> _TEXTO PROPORCIONADO_

El reciente anuncio de la construcción de una valla de 200 metros sobre territorio argentino, en la frontera entre Bermejo, Bolivia, y Aguas Blancas, Argentina, ha desatado no solo una nueva crisis diplomática, sino una exasperante danza de declaraciones, desencuentros y frustración, que deja al descubierto una diplomacia que se arrastra como una sombra vacilante.
Lo que podría haberse tratado con la celeridad y sutileza que exige la vecindad internacional, se convirtió en un escenario de rencores acumulados, intereses cruzados y, sobre todo, una palpable desconexión entre las naciones involucradas.
Las autoridades de ambos países han ido haciendo piruetas verbales sobre un tema tan sencillo como la valla, aunque lo que está detrás de este muro no es tan solo concreto y alambre, es el narcotráfico, esa presencia ominosa que sigue marcando el pulso de las relaciones bilaterales.
La reacción inmediata de la Cancillería boliviana, que emitió un comunicado de preocupación, no fue sino un acto tardío y torpe, más propio de una improvisación que de una respuesta diplomática madura. Las relaciones internacionales, como todo campo minado, requieren de pasos calculados, no de declaraciones que suenan más a excusas que a una propuesta de solución. En lugar de recurrir a los canales diplomáticos, se optó por una salida pública y rimbombante, algo que, por lo general, solo se hace cuando los intentos de negociación han sido desbordados por los nervios o la falta de ideas.
La pregunta pertinente aquí no es si la valla es justa o injusta, sino por qué Bolivia se enteró de esta medida por los medios y no a través de sus diplomáticos en Buenos Aires o su equipo consular en Salta. Si uno ocupa un cargo de relevancia en el exterior, su primera obligación es, precisamente, estar al tanto de todo lo que sucede en su país anfitrión, sobre todo cuando esos sucesos afectan directamente a los intereses nacionales. Que esto no haya sucedido es indicativo de una falta alarmante de proactividad en la impostora diplomacia boliviana.
Lo cierto es que la construcción de esta valla no es más que la manifestación física de un conflicto mucho más profundo. La ministra argentina de Seguridad, Patricia Bullrich, informó sobre la incautación de 362 kilos de droga en la frontera, junto con la detención de tres ciudadanos bolivianos durante los operativos antinarcóticos. Estas cifras no son simples estadísticas casuales, son la cruda realidad de un narcotráfico que trasciende las fronteras y que, indudablemente, afecta la seguridad de Argentina.

> _QUÉ SE PIDE_
1. En el texto sobre la valla fronteriza, ¿cuántos metros de largo tiene la valla cuya construcción se anunció?
2. Escribe la continuación del texto sobre la valla fronteriza a partir de su última oración.

> _MATERIAL PROPORCIONADO_
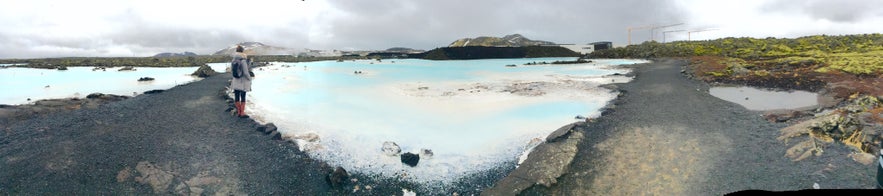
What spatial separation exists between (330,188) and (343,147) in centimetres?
235

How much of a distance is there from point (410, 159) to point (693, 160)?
5.36 m

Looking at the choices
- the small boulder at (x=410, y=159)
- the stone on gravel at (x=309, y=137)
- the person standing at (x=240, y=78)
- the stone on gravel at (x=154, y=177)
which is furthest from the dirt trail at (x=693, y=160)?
the person standing at (x=240, y=78)

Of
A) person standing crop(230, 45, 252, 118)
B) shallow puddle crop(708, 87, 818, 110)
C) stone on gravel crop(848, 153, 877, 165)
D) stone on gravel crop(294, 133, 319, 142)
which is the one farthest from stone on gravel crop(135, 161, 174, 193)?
shallow puddle crop(708, 87, 818, 110)

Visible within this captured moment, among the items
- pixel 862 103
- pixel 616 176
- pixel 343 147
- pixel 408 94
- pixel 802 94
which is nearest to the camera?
pixel 616 176

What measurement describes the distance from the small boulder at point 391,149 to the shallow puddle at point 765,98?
1004 cm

> _RESPUESTAS POR TAREA_
1. 200 metros.

2.
Las autoridades de ese país, al igual que el presidente Javier Milei, han defendido estas acciones, presentándolas como un recurso legítimo de proteger a sus ciudadanos del narcotráfico que llega desde Bolivia. El “Plan Güemes” no es un simple capricho de control fronterizo, sino una respuesta a un problema real y urgente, aunque la diplomacia boliviana parece aún estar atrapada en su red ideológica, negando la magnitud de la situación.
Por otro lado, el ministro de Gobierno, Eduardo del Castillo, restó importancia a la construcción de la valla, minimizando su impacto al señalar que los 200 metros de alambrado no eran significativos en relación con la longitud total de la frontera. Esta postura no solo resulta despectiva, sino que refleja un desdén por la preocupación de la Cancillería y, lo que es peor, un alejamiento de la realidad internacional. Mientras Bolivia se empecina en descalificar las acciones argentinas, el mundo sigue observando cómo el narcotráfico, lejos de ser erradicado, crece a la par que la impotencia de la gestión frente a este flagelo.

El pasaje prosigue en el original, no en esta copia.